ニコッと笑うギルに私たちはきょとんっと顔を見合わせました。ギルが向かったのは、この辺りでは見慣れた模擬火草(もぎひそう)という植物。


「リオ殿、大きな布を何枚か私に貸していただきたいのですが…」


ギルの言うとおり、私は剣についている袋から大きな布を四枚ほど取り出し、ギルに手渡しました。ギルはそれを器用に結び私たち三人が乗っても余裕があるほどの大きさにしました。それを模擬火草(もぎひそう)の群生に覆ったのです。


「何をしているのですかギル??」


模擬火草(もぎひそう)。綿のように軽く、加工されて枕などに使われるのですが、いったん宙に飛ばすと近くの物に絡みつき、夜にならないととれない火に酷似した植物。私の質問ににやりと笑うギル。


「では、ごらんあれ!!」


模擬火草を裏にも表にもつけたギルがそれを水の上に置きました。私は慌てました。


「ギル、そんなことすればすぐに水を吸って重くなって………え??」


なんと、模擬火草をつけた布は濡れることなく浮いているではないですか。私は驚いてギルを見ました。


「あまり知られていないことなのですが、加工前の模擬火草は水に強いのです。綿のように軽いですが、水を弾く特徴をもっているため、このようなこともできるのですよ。さあ、では川くだりを始めましょう」


ギルの手を取りながら、恐る恐る乗り込みますと、意外にもしっかりしており、安定感があります。すごい!ギルの手にはいつのまにか長い棒が握られています。


「これならすぐ着くっすね。
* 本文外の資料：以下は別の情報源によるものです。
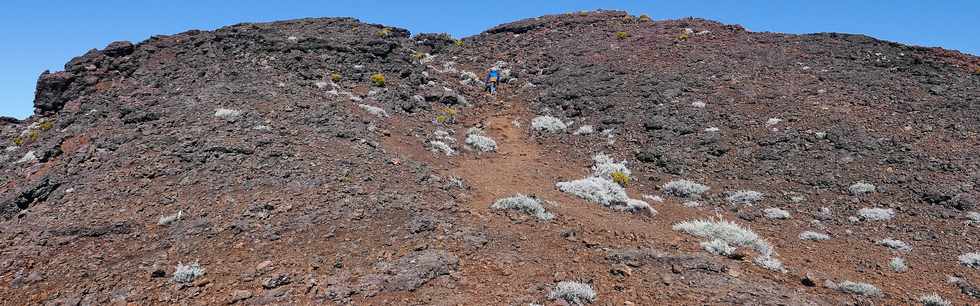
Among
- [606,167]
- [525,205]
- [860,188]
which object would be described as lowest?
[525,205]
はぁ…何もしていなければいいけど…」


ふと、後ろで憂鬱そうな顔のカルファと目があいました。…そう言えば、私が魔法を使える件、カルファは黙っていてくれるでしょうか?口を開きかけた私にカルファは笑いました。


「俺の口からは言いませんよ。まあ、どうせすぐに分かると思いますが」


私は彼の言葉にホッとしました。とりあえずは無駄だと思いながらも、黙っていてくれるようです。そんな私たちの会話を聞いて、ギルが不服そうな顔をしました。


「おやおや。このギルに内緒話ですかな?」


すると、カルファはそんなギルを見て、やれやれという仕草をしました。


「すみませんね。これは俺とリオさんの秘密なので」


そして、カルファは後ろを振り返りました。私もその方を見ると、どうやらあの子供の魔物は無事迎えが来たようです。彼らが森へ帰って行くのが見えます。私とカルファは笑いあいました。


「……リオさん」


「はい?」


カルファは何か言いたそうな顔で私を見つめました。そんなカルファをギルがからかいます。
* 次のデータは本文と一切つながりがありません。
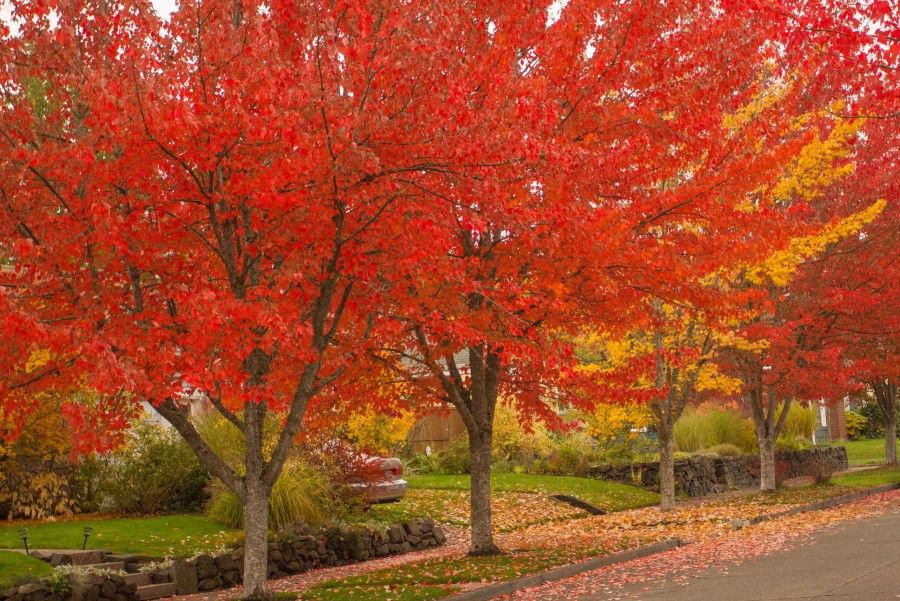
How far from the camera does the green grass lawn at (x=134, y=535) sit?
12.9 m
「おやおや、カルファも大人になりましたな。そんな態度では、告白でもするのかと疑ってしまいますな」


「違うっすよ!!!」


そして、私を手招きし、私が耳を寄せたところこそっと、


「…俺の秘密も…いつか聞いてくれるっすか?」


と私に聞きました。私は彼に笑うと、頭をそっと撫でました。


「ええ。楽しみにしてますね」


そして、私たちは行きよりも早く、そして行きよりも充実な時間を過ごしながら、目的地についたのでした。しかし、


「はぁぁぁぁぁ!?!?」

「なんなんすかこれ!?!?」


私とカルファは呆然と立ち尽くしてしまうことになります。そこには炭となった動物たちを割れた食器の上に乗せる、真っ黒に汚れたフィルマン様の姿と、そして、木に干してある服は、どれも無残に破れ、その下には申し訳なさそうに地面に頭を付けるベルンの姿がありました。